Entries taken from a collection

***

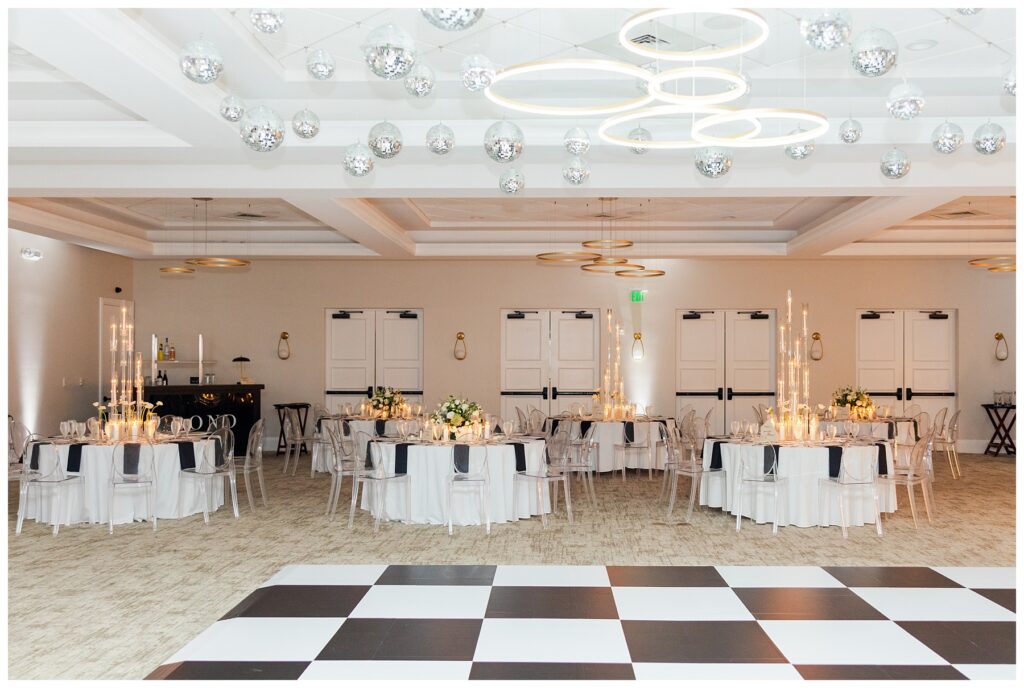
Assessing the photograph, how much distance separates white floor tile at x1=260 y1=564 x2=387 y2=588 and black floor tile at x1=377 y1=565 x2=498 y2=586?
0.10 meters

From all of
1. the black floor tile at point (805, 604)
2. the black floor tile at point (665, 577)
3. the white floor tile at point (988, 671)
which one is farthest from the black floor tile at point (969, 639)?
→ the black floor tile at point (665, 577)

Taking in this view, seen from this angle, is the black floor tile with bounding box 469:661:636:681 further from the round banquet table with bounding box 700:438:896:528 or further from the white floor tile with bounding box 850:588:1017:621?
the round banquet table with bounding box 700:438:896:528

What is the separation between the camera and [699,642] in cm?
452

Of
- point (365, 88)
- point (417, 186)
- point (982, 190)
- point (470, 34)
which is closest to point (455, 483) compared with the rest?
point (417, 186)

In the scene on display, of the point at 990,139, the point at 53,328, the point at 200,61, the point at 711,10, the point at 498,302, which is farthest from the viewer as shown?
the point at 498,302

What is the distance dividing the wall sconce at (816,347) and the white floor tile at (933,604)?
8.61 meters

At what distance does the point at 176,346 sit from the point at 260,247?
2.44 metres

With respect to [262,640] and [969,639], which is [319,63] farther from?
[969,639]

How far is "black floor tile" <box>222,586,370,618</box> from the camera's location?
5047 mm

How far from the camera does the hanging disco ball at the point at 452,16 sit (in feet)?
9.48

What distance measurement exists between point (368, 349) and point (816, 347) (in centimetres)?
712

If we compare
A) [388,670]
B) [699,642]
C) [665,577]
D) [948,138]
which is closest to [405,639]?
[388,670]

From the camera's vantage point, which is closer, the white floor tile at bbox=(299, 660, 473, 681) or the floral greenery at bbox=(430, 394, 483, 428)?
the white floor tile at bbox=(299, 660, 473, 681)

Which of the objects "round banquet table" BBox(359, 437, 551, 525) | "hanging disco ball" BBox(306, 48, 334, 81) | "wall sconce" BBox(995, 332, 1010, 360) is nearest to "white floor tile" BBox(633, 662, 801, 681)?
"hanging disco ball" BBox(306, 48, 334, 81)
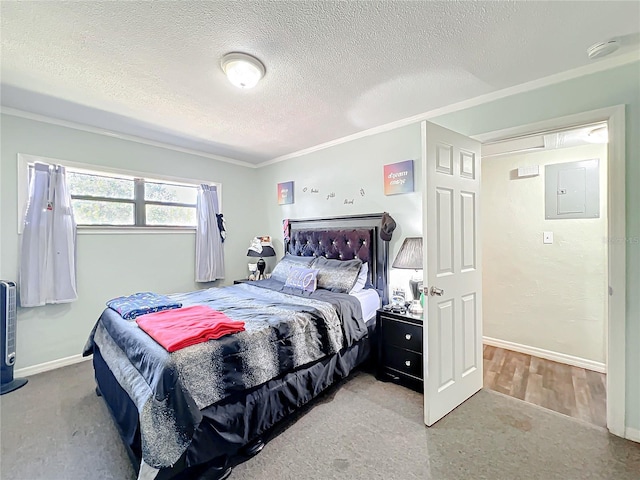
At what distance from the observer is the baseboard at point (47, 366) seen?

***

§ SHORT PROBLEM
Quote verbatim every line starting at the line that contains "If we compare" and ending with the last line of the records; omit all pictures.

§ COMPLETE OUTPUT
If we compare
A) [388,670]
B) [699,642]
C) [665,577]
D) [948,138]
which is closest to [405,639]?
[388,670]

From the camera's vantage point, which is closer, the white floor tile at bbox=(299, 660, 473, 681) or the floral greenery at bbox=(430, 394, 483, 428)?
the white floor tile at bbox=(299, 660, 473, 681)

Which of the objects "round banquet table" BBox(359, 437, 551, 525) | "hanging disco ball" BBox(306, 48, 334, 81) | "wall sconce" BBox(995, 332, 1010, 360) is nearest to "white floor tile" BBox(633, 662, 801, 681)?
"hanging disco ball" BBox(306, 48, 334, 81)
At what distance from the observer is the baseboard at point (47, 366) seen?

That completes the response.